== What the task requires ==
Quote, without change, all of the lines that follow.

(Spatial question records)
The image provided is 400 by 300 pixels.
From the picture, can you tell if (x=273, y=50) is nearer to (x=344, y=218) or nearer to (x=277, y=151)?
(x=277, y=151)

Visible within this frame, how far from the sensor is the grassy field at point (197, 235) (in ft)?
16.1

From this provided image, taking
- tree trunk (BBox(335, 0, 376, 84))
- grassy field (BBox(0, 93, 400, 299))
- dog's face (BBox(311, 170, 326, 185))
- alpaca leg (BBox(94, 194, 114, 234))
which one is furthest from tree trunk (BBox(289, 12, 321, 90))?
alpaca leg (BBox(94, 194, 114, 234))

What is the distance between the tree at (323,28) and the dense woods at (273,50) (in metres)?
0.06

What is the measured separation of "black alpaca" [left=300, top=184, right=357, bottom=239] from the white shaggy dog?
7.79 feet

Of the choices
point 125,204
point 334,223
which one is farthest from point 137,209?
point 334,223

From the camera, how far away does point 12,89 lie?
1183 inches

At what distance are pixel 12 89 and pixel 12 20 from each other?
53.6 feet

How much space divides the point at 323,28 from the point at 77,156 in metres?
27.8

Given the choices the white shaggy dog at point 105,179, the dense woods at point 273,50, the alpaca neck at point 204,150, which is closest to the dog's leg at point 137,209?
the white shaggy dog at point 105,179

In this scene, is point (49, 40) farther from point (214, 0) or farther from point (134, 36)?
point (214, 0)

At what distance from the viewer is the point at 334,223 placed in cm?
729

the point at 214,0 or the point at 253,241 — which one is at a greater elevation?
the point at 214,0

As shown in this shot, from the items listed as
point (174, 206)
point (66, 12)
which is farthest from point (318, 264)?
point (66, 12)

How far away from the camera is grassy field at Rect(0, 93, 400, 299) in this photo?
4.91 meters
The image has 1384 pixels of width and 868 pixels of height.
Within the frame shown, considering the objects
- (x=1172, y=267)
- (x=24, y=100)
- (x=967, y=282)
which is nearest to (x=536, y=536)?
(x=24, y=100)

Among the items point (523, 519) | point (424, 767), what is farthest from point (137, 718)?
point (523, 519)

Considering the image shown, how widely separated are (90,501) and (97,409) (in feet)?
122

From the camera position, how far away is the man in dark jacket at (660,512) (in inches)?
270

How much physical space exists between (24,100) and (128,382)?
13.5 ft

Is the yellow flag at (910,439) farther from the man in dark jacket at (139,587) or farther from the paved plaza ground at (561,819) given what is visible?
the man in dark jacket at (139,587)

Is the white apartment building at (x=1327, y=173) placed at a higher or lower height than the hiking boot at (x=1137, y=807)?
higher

== Full output ==
The image provided is 400 by 300 pixels.
From the picture, can you tell if (x=273, y=50) is nearer to (x=344, y=218) or nearer to (x=277, y=151)?
(x=277, y=151)

Visible within this frame, how far from the sensor is the grassy field at point (197, 235) (in ft)?
16.1

From this provided image, taking
- tree trunk (BBox(335, 0, 376, 84))
- grassy field (BBox(0, 93, 400, 299))
- dog's face (BBox(311, 170, 326, 185))
- alpaca leg (BBox(94, 194, 114, 234))
which one is furthest from tree trunk (BBox(289, 12, 321, 90))?
alpaca leg (BBox(94, 194, 114, 234))

What is the distance between the tree at (323,28) and the dense woods at (273,50) (in metres)?
0.06

What is the measured separation of "black alpaca" [left=300, top=184, right=357, bottom=239] from the white shaggy dog?
7.79 feet

Of the choices
point 125,204
point 334,223
which one is farthest from point 137,209?
point 334,223

From the camera, how far away does point 12,89 lie?
1183 inches

At what distance are pixel 12 89 and pixel 12 20 from each other?
53.6 feet

How much space divides the point at 323,28 from the point at 77,156 in metres?
27.8

Given the choices the white shaggy dog at point 105,179, the dense woods at point 273,50, the alpaca neck at point 204,150, which is closest to the dog's leg at point 137,209?
the white shaggy dog at point 105,179

In this scene, is point (49, 40) farther from point (214, 0) or farther from point (134, 36)?
point (214, 0)

At what distance from the viewer is the point at 334,223 placed in cm?
729

the point at 214,0 or the point at 253,241 — which one is at a greater elevation?
the point at 214,0

As shown in this shot, from the items listed as
point (174, 206)
point (66, 12)
which is farthest from point (318, 264)?
point (66, 12)

How far away from the camera is grassy field at Rect(0, 93, 400, 299) in this photo?
4.91 meters
The image has 1384 pixels of width and 868 pixels of height.
Within the frame shown, considering the objects
- (x=1172, y=267)
- (x=24, y=100)
- (x=967, y=282)
which is nearest to (x=536, y=536)?
(x=24, y=100)

Among the items point (523, 519) | point (424, 767), what is farthest from point (137, 718)?
point (523, 519)

Considering the image shown, how widely separated are (90,501) and (97,409) (in feet)?
122

From the camera position, how far away is the man in dark jacket at (660,512) (in inches)?
270

How much physical space exists between (24,100) and (128,382)?
13.5 ft

Is the yellow flag at (910,439) farther from the man in dark jacket at (139,587) or farther from the paved plaza ground at (561,819) given what is visible?
the man in dark jacket at (139,587)

Is the white apartment building at (x=1327, y=173) placed at a higher or lower height than the hiking boot at (x=1137, y=807)?
higher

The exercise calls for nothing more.